Example of processing Lending Club data with VoltDB and H2O. The goal here is to show operationalization of Machine Learning models in VoltDB.
The primary entities here are Loans and Funds.
Loan - Each new loan (as generated by the client or ingested from Kafka) has a bunch of attributes such as (a) The loan Amount, (b) The credit rating of the borrower, (c) The % of loan amount that has been funded already, and over 100 others. Machine Learning is used to predict the risk that is associated with each loan.
Fund - A Fund is an amount of money that is available to be invested in the loans with a risk profile. Each fund has the total amount that belongs to that fund and how that amount should be divided among the different risk levels.
The goal of the application is to match the best fund to invest in a loan based on the calculated risk and the fund's tolerance for risk.
The primary performance metric of this application is the number of new loans accepted per second. To provide maximum scalability for ingestion, the insert workload is partitioned on the unique id of the loan. Since the funds are not updated frequently and do not need a lot of memory, the Funds table is replicated across the database. Since the risk factor is what brings the loans and the funds together, the relationship table that maps the funds to the loans that they are invested in is partitioned by the risk factor.
Since the relevant tables are partitioned by different columns, the application divides the processing of each new loan into two transactions.
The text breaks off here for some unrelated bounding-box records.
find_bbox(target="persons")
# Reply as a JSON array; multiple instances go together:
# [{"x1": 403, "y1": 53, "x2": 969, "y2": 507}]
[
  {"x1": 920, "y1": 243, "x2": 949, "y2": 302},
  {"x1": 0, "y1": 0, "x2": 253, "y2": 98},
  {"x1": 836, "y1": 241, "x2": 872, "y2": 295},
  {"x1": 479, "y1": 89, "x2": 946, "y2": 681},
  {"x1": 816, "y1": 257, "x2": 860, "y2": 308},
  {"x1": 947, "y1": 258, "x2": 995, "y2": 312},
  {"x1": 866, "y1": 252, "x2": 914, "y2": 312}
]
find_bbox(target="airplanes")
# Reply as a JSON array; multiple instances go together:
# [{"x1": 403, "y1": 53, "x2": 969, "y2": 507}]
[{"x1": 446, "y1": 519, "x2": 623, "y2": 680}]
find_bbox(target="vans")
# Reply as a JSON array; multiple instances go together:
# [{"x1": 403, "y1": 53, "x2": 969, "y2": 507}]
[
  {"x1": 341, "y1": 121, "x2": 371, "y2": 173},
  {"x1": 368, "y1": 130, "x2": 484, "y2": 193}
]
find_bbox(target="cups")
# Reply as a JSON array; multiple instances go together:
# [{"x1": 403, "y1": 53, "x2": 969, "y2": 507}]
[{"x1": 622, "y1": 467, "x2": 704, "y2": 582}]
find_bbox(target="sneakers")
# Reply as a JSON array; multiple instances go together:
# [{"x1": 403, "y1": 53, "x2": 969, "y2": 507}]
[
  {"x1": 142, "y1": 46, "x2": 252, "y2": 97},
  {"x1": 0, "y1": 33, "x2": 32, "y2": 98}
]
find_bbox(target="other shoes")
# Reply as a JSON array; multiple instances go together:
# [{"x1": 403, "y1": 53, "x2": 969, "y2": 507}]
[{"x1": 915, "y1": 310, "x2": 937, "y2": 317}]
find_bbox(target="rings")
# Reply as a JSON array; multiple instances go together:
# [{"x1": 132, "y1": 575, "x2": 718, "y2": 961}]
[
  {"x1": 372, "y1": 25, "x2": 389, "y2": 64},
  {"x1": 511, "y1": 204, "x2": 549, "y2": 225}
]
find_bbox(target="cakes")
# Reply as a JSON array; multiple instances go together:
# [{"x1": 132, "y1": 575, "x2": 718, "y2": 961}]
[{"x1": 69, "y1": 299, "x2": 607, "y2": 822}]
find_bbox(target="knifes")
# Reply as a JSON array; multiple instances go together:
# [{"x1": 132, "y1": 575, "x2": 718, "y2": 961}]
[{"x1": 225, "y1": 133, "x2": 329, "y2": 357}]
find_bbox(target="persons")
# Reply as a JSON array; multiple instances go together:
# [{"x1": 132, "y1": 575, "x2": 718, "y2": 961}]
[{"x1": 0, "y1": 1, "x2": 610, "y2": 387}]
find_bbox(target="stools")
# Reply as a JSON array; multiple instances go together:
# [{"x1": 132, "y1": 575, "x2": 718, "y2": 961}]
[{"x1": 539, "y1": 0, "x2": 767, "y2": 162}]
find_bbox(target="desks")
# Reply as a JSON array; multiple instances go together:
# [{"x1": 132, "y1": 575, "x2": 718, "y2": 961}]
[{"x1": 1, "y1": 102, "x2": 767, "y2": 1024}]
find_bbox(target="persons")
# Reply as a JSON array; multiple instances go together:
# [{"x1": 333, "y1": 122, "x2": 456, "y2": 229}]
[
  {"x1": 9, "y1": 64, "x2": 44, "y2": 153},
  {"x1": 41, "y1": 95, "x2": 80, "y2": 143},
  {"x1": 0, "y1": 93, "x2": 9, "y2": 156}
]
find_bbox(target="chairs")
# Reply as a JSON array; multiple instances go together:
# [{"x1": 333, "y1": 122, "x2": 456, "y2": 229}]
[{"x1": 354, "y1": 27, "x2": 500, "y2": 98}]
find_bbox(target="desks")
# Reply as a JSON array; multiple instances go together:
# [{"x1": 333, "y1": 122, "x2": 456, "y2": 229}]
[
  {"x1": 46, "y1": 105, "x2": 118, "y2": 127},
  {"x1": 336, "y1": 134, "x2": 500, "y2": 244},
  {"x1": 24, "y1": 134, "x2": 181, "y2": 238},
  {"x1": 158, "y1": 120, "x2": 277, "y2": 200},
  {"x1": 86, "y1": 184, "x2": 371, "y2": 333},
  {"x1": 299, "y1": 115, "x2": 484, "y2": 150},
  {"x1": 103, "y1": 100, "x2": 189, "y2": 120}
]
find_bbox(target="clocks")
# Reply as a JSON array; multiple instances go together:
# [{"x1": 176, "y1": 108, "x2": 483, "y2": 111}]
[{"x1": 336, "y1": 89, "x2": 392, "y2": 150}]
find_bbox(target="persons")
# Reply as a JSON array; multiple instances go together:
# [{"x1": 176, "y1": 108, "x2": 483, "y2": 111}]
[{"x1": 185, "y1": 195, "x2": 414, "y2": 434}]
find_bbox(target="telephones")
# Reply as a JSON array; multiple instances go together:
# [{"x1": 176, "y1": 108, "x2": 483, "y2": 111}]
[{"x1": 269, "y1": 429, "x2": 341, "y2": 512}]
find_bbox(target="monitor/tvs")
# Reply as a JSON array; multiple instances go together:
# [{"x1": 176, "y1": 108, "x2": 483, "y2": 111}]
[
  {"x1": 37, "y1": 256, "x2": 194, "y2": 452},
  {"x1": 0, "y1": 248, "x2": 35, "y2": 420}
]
One transaction accepts the new loan, calculates the risk, and inserts it into the NEW_LOAN table. The other transaction matches the loan with the appropriate fund based on the calculated risk. The application uses VoltDB's loopback exporter for the first transaction to call the second transaction.
- Each new loan is passed to NewLoan procedure which calculates the risk and saves it to the NEW_LOANS table.
- Some of the new loan's data is also written out to the LOAN_BY_RISK stream which is a loopback exporter back to VoltDB
- The AllocateLoan procedure is called for each new loan written out to the LOAN_BY_RISK stream where a decision is made on the loan.